(Collected data)
- - -

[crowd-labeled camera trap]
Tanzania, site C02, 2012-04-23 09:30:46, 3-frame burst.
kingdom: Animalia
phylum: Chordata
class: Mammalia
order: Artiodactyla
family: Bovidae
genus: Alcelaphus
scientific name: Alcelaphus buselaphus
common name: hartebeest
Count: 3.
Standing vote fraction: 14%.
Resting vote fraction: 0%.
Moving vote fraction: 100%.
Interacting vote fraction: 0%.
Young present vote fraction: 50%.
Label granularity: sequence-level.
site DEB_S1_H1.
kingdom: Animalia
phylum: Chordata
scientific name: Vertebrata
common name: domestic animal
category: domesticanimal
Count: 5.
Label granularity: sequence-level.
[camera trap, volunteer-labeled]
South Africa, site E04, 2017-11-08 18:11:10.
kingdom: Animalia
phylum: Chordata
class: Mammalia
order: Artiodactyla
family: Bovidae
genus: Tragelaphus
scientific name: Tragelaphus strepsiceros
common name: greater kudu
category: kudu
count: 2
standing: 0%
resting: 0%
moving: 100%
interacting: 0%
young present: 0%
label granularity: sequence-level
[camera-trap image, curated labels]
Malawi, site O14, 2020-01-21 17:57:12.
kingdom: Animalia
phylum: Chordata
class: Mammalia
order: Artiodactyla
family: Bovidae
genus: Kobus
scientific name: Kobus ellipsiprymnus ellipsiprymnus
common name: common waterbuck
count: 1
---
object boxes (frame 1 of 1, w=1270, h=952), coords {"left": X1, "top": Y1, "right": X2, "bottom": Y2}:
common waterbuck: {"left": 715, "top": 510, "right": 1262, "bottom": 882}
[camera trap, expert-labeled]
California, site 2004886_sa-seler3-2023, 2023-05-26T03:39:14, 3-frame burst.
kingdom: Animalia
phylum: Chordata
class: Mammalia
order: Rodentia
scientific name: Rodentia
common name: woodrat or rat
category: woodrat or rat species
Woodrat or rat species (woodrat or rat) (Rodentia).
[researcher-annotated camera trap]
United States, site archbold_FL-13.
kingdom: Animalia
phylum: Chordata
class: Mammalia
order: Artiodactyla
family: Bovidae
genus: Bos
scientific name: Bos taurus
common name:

- - -

### What you should do:
Top to bottom, the records above must be output exactly.

### Solution:
[crowd-labeled camera trap]
Tanzania, site C02, 2012-04-23 09:30:46, 3-frame burst.
kingdom: Animalia
phylum: Chordata
class: Mammalia
order: Artiodactyla
family: Bovidae
genus: Alcelaphus
scientific name: Alcelaphus buselaphus
common name: hartebeest
Count: 3.
Standing vote fraction: 14%.
Resting vote fraction: 0%.
Moving vote fraction: 100%.
Interacting vote fraction: 0%.
Young present vote fraction: 50%.
Label granularity: sequence-level.
site DEB_S1_H1.
kingdom: Animalia
phylum: Chordata
scientific name: Vertebrata
common name: domestic animal
category: domesticanimal
Count: 5.
Label granularity: sequence-level.
[camera trap, volunteer-labeled]
South Africa, site E04, 2017-11-08 18:11:10.
kingdom: Animalia
phylum: Chordata
class: Mammalia
order: Artiodactyla
family: Bovidae
genus: Tragelaphus
scientific name: Tragelaphus strepsiceros
common name: greater kudu
category: kudu
count: 2
standing: 0%
resting: 0%
moving: 100%
interacting: 0%
young present: 0%
label granularity: sequence-level
[camera-trap image, curated labels]
Malawi, site O14, 2020-01-21 17:57:12.
kingdom: Animalia
phylum: Chordata
class: Mammalia
order: Artiodactyla
family: Bovidae
genus: Kobus
scientific name: Kobus ellipsiprymnus ellipsiprymnus
common name: common waterbuck
count: 1
---
object boxes (frame 1 of 1, w=1270, h=952), coords {"left": X1, "top": Y1, "right": X2, "bottom": Y2}:
common waterbuck: {"left": 715, "top": 510, "right": 1262, "bottom": 882}
[camera trap, expert-labeled]
California, site 2004886_sa-seler3-2023, 2023-05-26T03:39:14, 3-frame burst.
kingdom: Animalia
phylum: Chordata
class: Mammalia
order: Rodentia
scientific name: Rodentia
common name: woodrat or rat
category: woodrat or rat species
Woodrat or rat species (woodrat or rat) (Rodentia).
[researcher-annotated camera trap]
United States, site archbold_FL-13.
kingdom: Animalia
phylum: Chordata
class: Mammalia
order: Artiodactyla
family: Bovidae
genus: Bos
scientific name: Bos taurus
common name:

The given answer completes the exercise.